Is it? If you go back about 200 years people seriously argued that agriculture was what produced "real" value and manufacturing was subsidiary. This makes some sense in a world where famines still occurred in most European countries - having cutlery and glass in your windows is not nearly as important. Today, people scarcely recognise agriculture as part of the economy because it is so easy. Food just exists in huge quantities without the perception of effort required to produce it.

I think people might just be about 50-100 years behind the times in their thinking regardless of what that happens to be.

DK writes:

@David Henderson:
I don't envision a specific fate for whatever % of the population it is. ... No one can.

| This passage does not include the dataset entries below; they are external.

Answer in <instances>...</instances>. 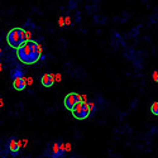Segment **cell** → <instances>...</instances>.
Instances as JSON below:
<instances>
[{
    "mask_svg": "<svg viewBox=\"0 0 158 158\" xmlns=\"http://www.w3.org/2000/svg\"><path fill=\"white\" fill-rule=\"evenodd\" d=\"M54 80L56 77L52 75V74H43L42 77H41V84L44 86V87H52L53 84H54Z\"/></svg>",
    "mask_w": 158,
    "mask_h": 158,
    "instance_id": "cell-7",
    "label": "cell"
},
{
    "mask_svg": "<svg viewBox=\"0 0 158 158\" xmlns=\"http://www.w3.org/2000/svg\"><path fill=\"white\" fill-rule=\"evenodd\" d=\"M150 113L153 114V115H157L158 117V101H154L150 106Z\"/></svg>",
    "mask_w": 158,
    "mask_h": 158,
    "instance_id": "cell-10",
    "label": "cell"
},
{
    "mask_svg": "<svg viewBox=\"0 0 158 158\" xmlns=\"http://www.w3.org/2000/svg\"><path fill=\"white\" fill-rule=\"evenodd\" d=\"M2 56H3V49L0 48V57H2Z\"/></svg>",
    "mask_w": 158,
    "mask_h": 158,
    "instance_id": "cell-14",
    "label": "cell"
},
{
    "mask_svg": "<svg viewBox=\"0 0 158 158\" xmlns=\"http://www.w3.org/2000/svg\"><path fill=\"white\" fill-rule=\"evenodd\" d=\"M10 77L12 80H15V78H19V77H24V71L20 66H17L14 67L12 71H10Z\"/></svg>",
    "mask_w": 158,
    "mask_h": 158,
    "instance_id": "cell-9",
    "label": "cell"
},
{
    "mask_svg": "<svg viewBox=\"0 0 158 158\" xmlns=\"http://www.w3.org/2000/svg\"><path fill=\"white\" fill-rule=\"evenodd\" d=\"M42 54V47L34 41H27L17 49L18 60L24 64H34L37 63Z\"/></svg>",
    "mask_w": 158,
    "mask_h": 158,
    "instance_id": "cell-1",
    "label": "cell"
},
{
    "mask_svg": "<svg viewBox=\"0 0 158 158\" xmlns=\"http://www.w3.org/2000/svg\"><path fill=\"white\" fill-rule=\"evenodd\" d=\"M87 104H89V110H90V115H92V114L95 113V110H96V105H95V103H94V101H89Z\"/></svg>",
    "mask_w": 158,
    "mask_h": 158,
    "instance_id": "cell-11",
    "label": "cell"
},
{
    "mask_svg": "<svg viewBox=\"0 0 158 158\" xmlns=\"http://www.w3.org/2000/svg\"><path fill=\"white\" fill-rule=\"evenodd\" d=\"M81 101H82V97H81L80 94H77V92H71V94H68L66 97H64L63 105H64L66 109L72 111L75 107H76V105L80 104Z\"/></svg>",
    "mask_w": 158,
    "mask_h": 158,
    "instance_id": "cell-5",
    "label": "cell"
},
{
    "mask_svg": "<svg viewBox=\"0 0 158 158\" xmlns=\"http://www.w3.org/2000/svg\"><path fill=\"white\" fill-rule=\"evenodd\" d=\"M20 147H21L20 142L17 140L15 137H10V138L8 139V142H6V148H8V152H9L13 157H17V156L19 154Z\"/></svg>",
    "mask_w": 158,
    "mask_h": 158,
    "instance_id": "cell-6",
    "label": "cell"
},
{
    "mask_svg": "<svg viewBox=\"0 0 158 158\" xmlns=\"http://www.w3.org/2000/svg\"><path fill=\"white\" fill-rule=\"evenodd\" d=\"M0 158H6V157H0Z\"/></svg>",
    "mask_w": 158,
    "mask_h": 158,
    "instance_id": "cell-16",
    "label": "cell"
},
{
    "mask_svg": "<svg viewBox=\"0 0 158 158\" xmlns=\"http://www.w3.org/2000/svg\"><path fill=\"white\" fill-rule=\"evenodd\" d=\"M56 80H57V81H60V80H61V76H60V75H57V76H56Z\"/></svg>",
    "mask_w": 158,
    "mask_h": 158,
    "instance_id": "cell-13",
    "label": "cell"
},
{
    "mask_svg": "<svg viewBox=\"0 0 158 158\" xmlns=\"http://www.w3.org/2000/svg\"><path fill=\"white\" fill-rule=\"evenodd\" d=\"M13 87L17 91H23V90L27 87V80H25V77H19V78L13 80Z\"/></svg>",
    "mask_w": 158,
    "mask_h": 158,
    "instance_id": "cell-8",
    "label": "cell"
},
{
    "mask_svg": "<svg viewBox=\"0 0 158 158\" xmlns=\"http://www.w3.org/2000/svg\"><path fill=\"white\" fill-rule=\"evenodd\" d=\"M28 38H29V34L25 29H23V28H13L6 35V42L12 48L18 49L27 41H29Z\"/></svg>",
    "mask_w": 158,
    "mask_h": 158,
    "instance_id": "cell-2",
    "label": "cell"
},
{
    "mask_svg": "<svg viewBox=\"0 0 158 158\" xmlns=\"http://www.w3.org/2000/svg\"><path fill=\"white\" fill-rule=\"evenodd\" d=\"M72 115L74 118L78 120H84L86 118L90 117V110H89V104L87 101H81L80 104H77L76 107L72 110Z\"/></svg>",
    "mask_w": 158,
    "mask_h": 158,
    "instance_id": "cell-4",
    "label": "cell"
},
{
    "mask_svg": "<svg viewBox=\"0 0 158 158\" xmlns=\"http://www.w3.org/2000/svg\"><path fill=\"white\" fill-rule=\"evenodd\" d=\"M0 106H3V100L0 99Z\"/></svg>",
    "mask_w": 158,
    "mask_h": 158,
    "instance_id": "cell-15",
    "label": "cell"
},
{
    "mask_svg": "<svg viewBox=\"0 0 158 158\" xmlns=\"http://www.w3.org/2000/svg\"><path fill=\"white\" fill-rule=\"evenodd\" d=\"M153 80L156 82H158V72H157V71H154V72H153Z\"/></svg>",
    "mask_w": 158,
    "mask_h": 158,
    "instance_id": "cell-12",
    "label": "cell"
},
{
    "mask_svg": "<svg viewBox=\"0 0 158 158\" xmlns=\"http://www.w3.org/2000/svg\"><path fill=\"white\" fill-rule=\"evenodd\" d=\"M66 152V143H63L62 140H54L47 144L43 154L47 158H64Z\"/></svg>",
    "mask_w": 158,
    "mask_h": 158,
    "instance_id": "cell-3",
    "label": "cell"
}]
</instances>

At least someone should think about it and try to envision what happens. Particularly if that someone proposes to do away with manufacturing fetish.

What we can know is that there will be job opportunities for them

Really? I am not sure about it. Let's hear more. How do you know that we can know? Simply declaring that "services will do nicely" does not sound particularly convincing.

Steve writes:

Must agree with DK I am not sure why you are so optimistic about job opportunities. It seems like it will only become harder to add value. The advent of the dumb machine allowed even below average workers to add a lot of value and an economic boom ensued. But as machines become smarter it requires their operators to become smarter as well. When the machine does the job better than the most skilled human then that "job" goes away. Even service industry jobs are not secure. I am looking forward to the fully automated fast food restaurant where my order is never messed up and the fries are cooked correctly every time. Let's face it slowly but surely those at the top of the economic ladder will want fewer interactions with those at the bottom. Currently the idea of funding the welfare state annoys the top people but eventually they will see it as a ticket to never having to deal with the "lower class" again.